# oak slab at 16%..... few questions



## SMW (Feb 8, 2015)

i have a 2 inch thick oak slab (20x72) that is currently at 16% MC. It was air dried outside for a little over a year. I checked the MC when I cut 20in off the end and stuck the meter in the middle of the freshly cut board.


My question is how to best finish drying it. I do not have access to a kiln. 

Currently there is very very little checking, almost no bends or warping, no cupping, etc. I would like to keep it that way :thumbsup:. 

I can store it in the house, outside covered in mostly shade, or in the garage. 

The board will become a desk that is mounted to the wall with steel cable and L braces. 

Would it be bad to go ahead and put the desk on the L braces on the bottom and cables unfinished? After the MC settles I will apply a finish to all sides. 


cables will be similar to this but more aged industrial:


----------



## Da Aardvark (Oct 11, 2012)

Make a makeshift kiln
At 16% your wood is a perfect candidate for kiln drying.

My method is to set up a blue tarp like a small pup tent and use a under desk sized space heater to blow hot air through the tent. Leave a vent hole for letting heat and moisture to escape, and a thermometer visible through the vent hole. Place the space heater where it can get outside air.. 
In a few days, your MC will drop to a usable level. It works by passing hot dry air over the pieces. The vent hole allows the heat/moisture an escape route.
I can get a setup like that up to above 130f temps, but you don't need that. That's for bug kill.
I think getting your pieces up to 90f temp for 3 to 5 days will solve your problem but you can control the heat and timing. Just don't go after it too fast. Bring it up to temp slowly.

I dry entire small stacks of lumber this way. Slabs for kitchen tables, up to 8ft long. To keep the drying even, I'll relocate the space heater around the tent a few times a day.

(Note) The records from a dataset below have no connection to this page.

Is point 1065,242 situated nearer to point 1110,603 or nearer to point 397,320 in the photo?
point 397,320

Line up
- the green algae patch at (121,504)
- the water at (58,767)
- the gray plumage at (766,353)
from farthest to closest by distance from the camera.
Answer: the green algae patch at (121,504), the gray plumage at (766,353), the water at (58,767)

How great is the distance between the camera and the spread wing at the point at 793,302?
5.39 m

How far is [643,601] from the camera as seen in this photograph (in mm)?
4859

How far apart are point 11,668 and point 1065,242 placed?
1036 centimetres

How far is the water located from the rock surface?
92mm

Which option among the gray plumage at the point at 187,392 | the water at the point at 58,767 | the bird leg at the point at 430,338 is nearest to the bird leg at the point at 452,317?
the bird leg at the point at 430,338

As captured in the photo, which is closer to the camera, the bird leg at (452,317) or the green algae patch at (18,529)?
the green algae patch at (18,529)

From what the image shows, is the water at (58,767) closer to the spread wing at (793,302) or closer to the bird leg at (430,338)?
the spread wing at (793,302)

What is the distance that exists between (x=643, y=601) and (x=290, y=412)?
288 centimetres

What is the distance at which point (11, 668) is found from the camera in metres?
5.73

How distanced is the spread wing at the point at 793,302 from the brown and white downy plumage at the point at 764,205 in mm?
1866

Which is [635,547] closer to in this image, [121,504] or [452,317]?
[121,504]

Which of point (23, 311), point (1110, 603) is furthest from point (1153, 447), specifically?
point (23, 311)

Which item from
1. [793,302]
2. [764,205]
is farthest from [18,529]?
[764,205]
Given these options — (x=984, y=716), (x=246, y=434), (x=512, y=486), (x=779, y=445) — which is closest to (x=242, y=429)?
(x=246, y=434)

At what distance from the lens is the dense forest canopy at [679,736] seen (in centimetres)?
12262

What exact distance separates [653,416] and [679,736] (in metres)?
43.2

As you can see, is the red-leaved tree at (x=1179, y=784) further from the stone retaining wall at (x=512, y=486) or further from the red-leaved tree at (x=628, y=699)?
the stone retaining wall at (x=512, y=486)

Generally I start kilning my wood when it's below 25%, but have dried pieces as wet as 50% (and yes it cracked as expected., but the piece was 1ft+ thick).
Just don't be in a hurry temperature wise. Chances are very good you will have success, but with wood, there is never a guarantee.


----------



## Post Oakie (Aug 20, 2013)

Aardvark's tent dryer sounds interesting. Even airflow around the board (or stack of boards) is very important, so be sure to have the slab supported a couple of inches off the floor with stickers. A fan to circulate the air might also help. Taking a 2" thick slab from 16% to 8% in 3-5 days seems a little fast. The pins in a meter only penetrate about 3/8" or so, and it takes time for the moisture to move through the board, so you may get a low reading. After the moisture content comes down to your target, check the moisture content again after a couple of weeks, just to be sure. Sounds like you've got yourself a nice slab!


----------



## Da Aardvark (Oct 11, 2012)

Those under desk heaters have a built in fan.


----------



## guglipm63 (Feb 27, 2013)

I do something similar to Aardvark's tent dryer only I use a dehumidifier


----------



## Da Aardvark (Oct 11, 2012)

That works as well. Only problem is if you wanted to get your wood to over 130 degrees F for bug kill.
That doesn't seem to be the case here, but I've had bug et pieces and wanted the bug chew and bore holes as part of the appeal of the wood. But first they must be killed off.


----------



## Post Oakie (Aug 20, 2013)

Problem is when the bugs decide to munch on other wood in the house. Powder post beetles can do a lot of damage!


----------